▶ _Text segment_:
────────
POTX: Global X Cannabis ETF
THCX: Cannabis ETF
MJO: Indxx MicroSectors Cannabis 2X Leveraged ETN
MJ: Alternative Harvest ETF
CNBS: Amplify Seymour Cannabis ETF
YOLO: AdvisorShares Pure Cannabis ETF
TOKE: Cambria Cannabis ETF
MSOS: AdvisorShares Pure US Cannabis ETF
MJJ: Indxx MicroSectors Cannabis ETN
ACT: AdvisorShares Vice ETF


Twenty NINE!
BuckyB93 Offline
#30 Posted:
Joined: 07-16-2004
Posts: 14,111
There are mutual funds and ETFs for just about any investor. Not only ones that are focused on the different sectors or investment goals/strategies… but many other themes.

Christian beliefs:
“The Inspire Global Hope Large Cap ETF BLES —which made its debut on Tuesday, along with a small and midcap fund ISMD, with an identical strategy—was designed for religious investors looking to have their portfolio holdings align with their personal beliefs.”

Sexual/Identity:
“Workplace Equality ETF US:EQLT, a three-year-old fund that chooses its holdings based on the company’s support of LGBT employees and policies.”

Gender diversity:
“[The] Gender Diversity Index ETF SHE, a fund that only holds companies where women are in senior-level positions. The Gender Diversity ETF was developed for essentially political reasons, as a way to offer investors a convenient instrument for supporting a progressive cause. However, both also claim financial reasons to invest, arguing that their focus results in improved performance.”

And Drafter’s favorite:
SLIM - "The investment seeks investment results that correspond generally to the performance, before fees and expenses, of an index which is designed to track the performance of companies globally that are positioned to profit from servicing the obese, including biotechnology, pharmaceutical, health care and medical device companies whose business is focused on obesity and obesity related disease and companies focused on weight loss programs, weight loss supplements, or plus sized apparel. The fund invests at least 80% of its net assets in the stocks that comprise the Solactive Obesity Index. It is non-diversified."
delta1 Offline
#31 Posted:
Joined: 11-23-2011
Posts: 28,754
haha...SLIM...................servicing the obese....Solactive Obesity Index...

but with so many fatties in the world nowadays, this might be worth keeping an eye on...
frankj1 Offline
#32 Posted:
Joined: 02-08-2007
Posts: 44,211
there is a great future in plastics
8trackdisco Offline
#33 Posted:
Joined: 11-06-2004
Posts: 59,992
Is Mr. Jones really Mr. Jones, or Ricksamaven on a gallon of Red Bull?
delta1 Offline
#34 Posted:
Joined: 11-23-2011
Posts: 28,754
definitely not RICKAMAVEN, RIP...
Thunder.Gerbil Offline
#35 Posted:
Joined: 11-02-2006
Posts: 121,359
MACS wrote:

The dollar ain't looking good... but thanks to fkn covid, neither is the euro.


But the Pound is down too so AJ's inventory is looking affordable for once...
────────
Answer these questions from the forum thread on investment funds:
(a) What is the ticker symbol of the Cambria Cannabis ETF?
(b) Which large cap ETF was designed for religious investors who want their holdings to align with their personal beliefs?
(c) What minimum share of its net assets does SLIM invest in the stocks that make up the Solactive Obesity Index?
The material that follows has no connection to the forum thread.
────────
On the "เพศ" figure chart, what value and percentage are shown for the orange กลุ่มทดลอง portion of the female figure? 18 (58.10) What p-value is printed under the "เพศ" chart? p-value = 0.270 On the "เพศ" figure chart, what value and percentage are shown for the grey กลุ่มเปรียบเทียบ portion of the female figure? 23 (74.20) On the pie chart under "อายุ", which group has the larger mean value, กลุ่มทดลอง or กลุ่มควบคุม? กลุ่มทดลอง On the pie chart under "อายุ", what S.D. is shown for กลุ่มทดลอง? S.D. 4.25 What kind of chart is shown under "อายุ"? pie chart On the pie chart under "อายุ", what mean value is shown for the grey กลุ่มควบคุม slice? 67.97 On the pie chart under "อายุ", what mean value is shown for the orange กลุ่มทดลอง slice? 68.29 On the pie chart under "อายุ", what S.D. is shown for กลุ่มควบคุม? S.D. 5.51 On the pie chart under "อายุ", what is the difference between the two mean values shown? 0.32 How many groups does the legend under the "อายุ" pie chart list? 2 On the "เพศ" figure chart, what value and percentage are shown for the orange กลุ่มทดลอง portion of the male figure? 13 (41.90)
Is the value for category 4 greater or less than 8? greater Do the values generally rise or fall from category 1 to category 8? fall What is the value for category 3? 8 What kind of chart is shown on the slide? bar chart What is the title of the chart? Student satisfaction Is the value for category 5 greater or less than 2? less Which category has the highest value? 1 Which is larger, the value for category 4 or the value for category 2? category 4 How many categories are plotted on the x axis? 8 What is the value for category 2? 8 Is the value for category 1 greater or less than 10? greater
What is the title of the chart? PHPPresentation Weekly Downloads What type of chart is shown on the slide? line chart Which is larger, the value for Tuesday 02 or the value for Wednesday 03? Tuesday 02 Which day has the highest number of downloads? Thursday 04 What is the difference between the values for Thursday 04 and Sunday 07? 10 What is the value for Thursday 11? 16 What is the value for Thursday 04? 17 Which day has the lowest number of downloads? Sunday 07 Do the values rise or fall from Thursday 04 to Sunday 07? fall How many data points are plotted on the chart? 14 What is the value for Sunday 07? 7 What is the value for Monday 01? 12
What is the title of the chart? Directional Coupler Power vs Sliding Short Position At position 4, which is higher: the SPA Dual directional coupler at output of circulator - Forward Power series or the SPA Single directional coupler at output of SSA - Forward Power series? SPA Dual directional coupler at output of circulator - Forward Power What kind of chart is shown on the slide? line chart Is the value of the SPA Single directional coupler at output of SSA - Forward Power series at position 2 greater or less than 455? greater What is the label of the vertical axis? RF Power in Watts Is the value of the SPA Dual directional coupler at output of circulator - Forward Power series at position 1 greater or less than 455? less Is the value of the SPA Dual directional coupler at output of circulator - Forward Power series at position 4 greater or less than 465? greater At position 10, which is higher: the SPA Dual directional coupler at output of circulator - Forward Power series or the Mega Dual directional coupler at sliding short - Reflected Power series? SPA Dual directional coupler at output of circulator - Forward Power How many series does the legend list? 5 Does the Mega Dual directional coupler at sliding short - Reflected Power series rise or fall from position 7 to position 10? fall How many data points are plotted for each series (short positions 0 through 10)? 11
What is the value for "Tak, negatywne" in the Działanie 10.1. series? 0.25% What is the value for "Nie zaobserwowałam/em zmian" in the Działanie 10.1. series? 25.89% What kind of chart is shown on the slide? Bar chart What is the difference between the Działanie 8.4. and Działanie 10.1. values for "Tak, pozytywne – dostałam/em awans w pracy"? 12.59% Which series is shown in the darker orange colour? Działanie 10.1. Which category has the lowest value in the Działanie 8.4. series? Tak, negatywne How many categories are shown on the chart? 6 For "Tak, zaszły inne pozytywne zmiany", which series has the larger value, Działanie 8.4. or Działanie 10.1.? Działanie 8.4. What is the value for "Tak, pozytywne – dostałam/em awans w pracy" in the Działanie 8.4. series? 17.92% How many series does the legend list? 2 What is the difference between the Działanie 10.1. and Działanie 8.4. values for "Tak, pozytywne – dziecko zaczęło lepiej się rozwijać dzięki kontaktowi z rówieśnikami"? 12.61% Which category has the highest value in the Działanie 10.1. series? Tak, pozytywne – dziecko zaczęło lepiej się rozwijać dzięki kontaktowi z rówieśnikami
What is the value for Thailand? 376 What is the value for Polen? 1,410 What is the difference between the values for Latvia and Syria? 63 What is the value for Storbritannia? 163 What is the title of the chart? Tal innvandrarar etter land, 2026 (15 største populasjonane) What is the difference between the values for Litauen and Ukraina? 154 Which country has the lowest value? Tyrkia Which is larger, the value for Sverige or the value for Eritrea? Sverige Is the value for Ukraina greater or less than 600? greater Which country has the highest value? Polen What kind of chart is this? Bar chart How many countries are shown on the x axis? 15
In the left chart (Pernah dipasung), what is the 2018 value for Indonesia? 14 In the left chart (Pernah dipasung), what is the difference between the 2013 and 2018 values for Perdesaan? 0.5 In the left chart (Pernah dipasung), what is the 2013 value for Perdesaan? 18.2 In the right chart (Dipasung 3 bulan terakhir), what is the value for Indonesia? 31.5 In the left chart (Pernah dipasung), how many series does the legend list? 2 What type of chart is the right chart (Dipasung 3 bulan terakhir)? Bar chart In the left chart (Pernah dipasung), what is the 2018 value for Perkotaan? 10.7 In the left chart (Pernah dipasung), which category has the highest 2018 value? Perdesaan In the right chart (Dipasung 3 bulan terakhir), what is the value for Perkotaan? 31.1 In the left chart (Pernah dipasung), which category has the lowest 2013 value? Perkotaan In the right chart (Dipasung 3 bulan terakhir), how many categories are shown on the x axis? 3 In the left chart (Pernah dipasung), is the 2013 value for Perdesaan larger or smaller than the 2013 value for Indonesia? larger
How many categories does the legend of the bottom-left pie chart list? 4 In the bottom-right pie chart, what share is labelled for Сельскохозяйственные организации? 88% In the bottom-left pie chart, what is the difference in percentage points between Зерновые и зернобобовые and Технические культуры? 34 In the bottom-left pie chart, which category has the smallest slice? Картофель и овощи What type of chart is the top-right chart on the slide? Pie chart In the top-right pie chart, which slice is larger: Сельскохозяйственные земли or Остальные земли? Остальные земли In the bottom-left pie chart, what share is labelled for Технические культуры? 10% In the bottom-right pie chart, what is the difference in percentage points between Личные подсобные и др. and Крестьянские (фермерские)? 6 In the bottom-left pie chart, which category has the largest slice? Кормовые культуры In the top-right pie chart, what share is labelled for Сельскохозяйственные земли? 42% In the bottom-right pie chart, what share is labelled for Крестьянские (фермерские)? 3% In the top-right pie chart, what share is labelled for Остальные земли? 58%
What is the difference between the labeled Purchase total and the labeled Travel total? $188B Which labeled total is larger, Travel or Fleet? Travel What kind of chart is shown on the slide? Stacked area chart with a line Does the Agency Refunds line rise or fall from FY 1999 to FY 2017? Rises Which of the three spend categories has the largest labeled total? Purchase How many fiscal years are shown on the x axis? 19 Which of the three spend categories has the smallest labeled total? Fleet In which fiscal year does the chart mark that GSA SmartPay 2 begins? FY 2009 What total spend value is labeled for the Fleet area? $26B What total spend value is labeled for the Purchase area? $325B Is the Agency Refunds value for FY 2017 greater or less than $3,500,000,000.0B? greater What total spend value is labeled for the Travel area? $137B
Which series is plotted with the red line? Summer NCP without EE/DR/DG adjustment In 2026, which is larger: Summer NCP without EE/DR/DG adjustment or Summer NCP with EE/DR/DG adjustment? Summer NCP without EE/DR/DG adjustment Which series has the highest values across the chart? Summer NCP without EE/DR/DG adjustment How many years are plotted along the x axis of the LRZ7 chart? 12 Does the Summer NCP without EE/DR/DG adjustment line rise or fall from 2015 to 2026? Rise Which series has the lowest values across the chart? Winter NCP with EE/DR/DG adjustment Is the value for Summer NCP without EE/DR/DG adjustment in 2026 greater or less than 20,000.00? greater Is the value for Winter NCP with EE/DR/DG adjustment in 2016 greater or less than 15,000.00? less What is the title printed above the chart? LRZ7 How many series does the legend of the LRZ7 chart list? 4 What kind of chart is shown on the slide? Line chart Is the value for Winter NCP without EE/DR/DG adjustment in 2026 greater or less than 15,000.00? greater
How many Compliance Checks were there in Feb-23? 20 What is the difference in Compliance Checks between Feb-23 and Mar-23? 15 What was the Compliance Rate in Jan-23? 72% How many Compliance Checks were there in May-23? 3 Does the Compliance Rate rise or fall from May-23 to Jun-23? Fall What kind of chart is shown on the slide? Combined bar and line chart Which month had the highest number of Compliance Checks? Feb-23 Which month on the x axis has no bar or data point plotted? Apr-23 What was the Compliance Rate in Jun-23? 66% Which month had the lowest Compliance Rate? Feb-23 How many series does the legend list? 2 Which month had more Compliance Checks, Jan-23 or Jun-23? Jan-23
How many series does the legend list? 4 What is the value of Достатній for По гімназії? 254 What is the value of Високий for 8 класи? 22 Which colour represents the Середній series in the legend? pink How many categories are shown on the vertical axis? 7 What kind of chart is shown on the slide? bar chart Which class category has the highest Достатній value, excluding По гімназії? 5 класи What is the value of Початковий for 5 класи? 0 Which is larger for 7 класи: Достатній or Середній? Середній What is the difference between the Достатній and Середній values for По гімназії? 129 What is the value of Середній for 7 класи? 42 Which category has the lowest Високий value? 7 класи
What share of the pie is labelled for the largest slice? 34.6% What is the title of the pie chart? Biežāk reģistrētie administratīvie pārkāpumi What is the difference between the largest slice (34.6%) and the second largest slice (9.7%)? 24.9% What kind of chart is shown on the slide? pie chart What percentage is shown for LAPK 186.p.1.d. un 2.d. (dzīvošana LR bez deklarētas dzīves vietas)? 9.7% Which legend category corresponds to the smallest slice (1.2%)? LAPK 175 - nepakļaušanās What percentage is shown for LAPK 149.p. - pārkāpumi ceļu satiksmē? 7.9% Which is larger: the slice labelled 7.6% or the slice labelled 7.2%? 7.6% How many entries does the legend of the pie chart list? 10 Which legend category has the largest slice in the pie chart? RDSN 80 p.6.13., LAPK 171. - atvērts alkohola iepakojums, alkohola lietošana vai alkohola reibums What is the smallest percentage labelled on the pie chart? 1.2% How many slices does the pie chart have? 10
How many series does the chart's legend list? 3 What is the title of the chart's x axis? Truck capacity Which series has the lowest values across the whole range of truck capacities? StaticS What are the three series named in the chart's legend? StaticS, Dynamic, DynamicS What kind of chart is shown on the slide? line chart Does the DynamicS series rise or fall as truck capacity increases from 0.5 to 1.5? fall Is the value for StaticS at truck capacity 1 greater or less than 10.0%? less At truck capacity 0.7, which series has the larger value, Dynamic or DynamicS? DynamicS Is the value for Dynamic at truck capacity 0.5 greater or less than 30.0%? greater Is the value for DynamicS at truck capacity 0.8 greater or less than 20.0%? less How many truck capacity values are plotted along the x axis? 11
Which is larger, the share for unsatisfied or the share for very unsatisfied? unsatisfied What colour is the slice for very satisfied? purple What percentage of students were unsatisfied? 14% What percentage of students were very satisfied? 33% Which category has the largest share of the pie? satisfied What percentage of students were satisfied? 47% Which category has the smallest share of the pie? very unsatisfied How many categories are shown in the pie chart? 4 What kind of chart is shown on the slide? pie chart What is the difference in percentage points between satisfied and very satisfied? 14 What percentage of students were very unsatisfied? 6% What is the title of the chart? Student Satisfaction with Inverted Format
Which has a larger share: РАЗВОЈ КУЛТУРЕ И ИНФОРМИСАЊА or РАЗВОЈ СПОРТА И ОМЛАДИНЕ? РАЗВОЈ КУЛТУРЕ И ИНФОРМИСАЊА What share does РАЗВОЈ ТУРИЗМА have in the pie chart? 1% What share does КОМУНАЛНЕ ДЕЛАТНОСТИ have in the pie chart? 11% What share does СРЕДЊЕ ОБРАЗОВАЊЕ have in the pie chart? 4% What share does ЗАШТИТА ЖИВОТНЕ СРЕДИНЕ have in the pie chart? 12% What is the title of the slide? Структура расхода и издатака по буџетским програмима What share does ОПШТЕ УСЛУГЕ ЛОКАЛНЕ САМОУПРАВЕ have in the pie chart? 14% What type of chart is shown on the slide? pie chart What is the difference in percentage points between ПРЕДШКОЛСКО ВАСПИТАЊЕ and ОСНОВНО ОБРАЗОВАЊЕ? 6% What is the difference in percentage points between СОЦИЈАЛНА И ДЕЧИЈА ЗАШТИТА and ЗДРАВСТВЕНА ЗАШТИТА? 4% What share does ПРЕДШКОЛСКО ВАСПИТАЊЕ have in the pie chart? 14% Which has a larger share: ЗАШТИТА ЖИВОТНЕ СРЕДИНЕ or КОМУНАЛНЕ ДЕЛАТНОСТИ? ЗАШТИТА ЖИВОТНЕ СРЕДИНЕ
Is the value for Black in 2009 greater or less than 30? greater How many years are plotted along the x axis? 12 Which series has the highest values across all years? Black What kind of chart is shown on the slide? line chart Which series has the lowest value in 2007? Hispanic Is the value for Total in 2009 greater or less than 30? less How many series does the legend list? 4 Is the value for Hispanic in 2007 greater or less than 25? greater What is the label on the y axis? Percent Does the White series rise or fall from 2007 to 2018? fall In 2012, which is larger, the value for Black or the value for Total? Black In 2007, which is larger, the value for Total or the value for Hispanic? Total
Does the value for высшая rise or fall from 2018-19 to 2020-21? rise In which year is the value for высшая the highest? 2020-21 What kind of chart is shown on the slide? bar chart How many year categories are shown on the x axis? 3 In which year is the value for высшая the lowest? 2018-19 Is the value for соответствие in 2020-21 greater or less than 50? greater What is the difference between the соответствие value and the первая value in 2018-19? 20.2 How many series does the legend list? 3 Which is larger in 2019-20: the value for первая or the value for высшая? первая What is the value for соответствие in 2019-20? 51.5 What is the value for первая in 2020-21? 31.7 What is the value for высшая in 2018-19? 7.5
────────
▶ _Output for this task_:
(a) TOKE
(b) The Inspire Global Hope Large Cap ETF, BLES
(c) At least 80%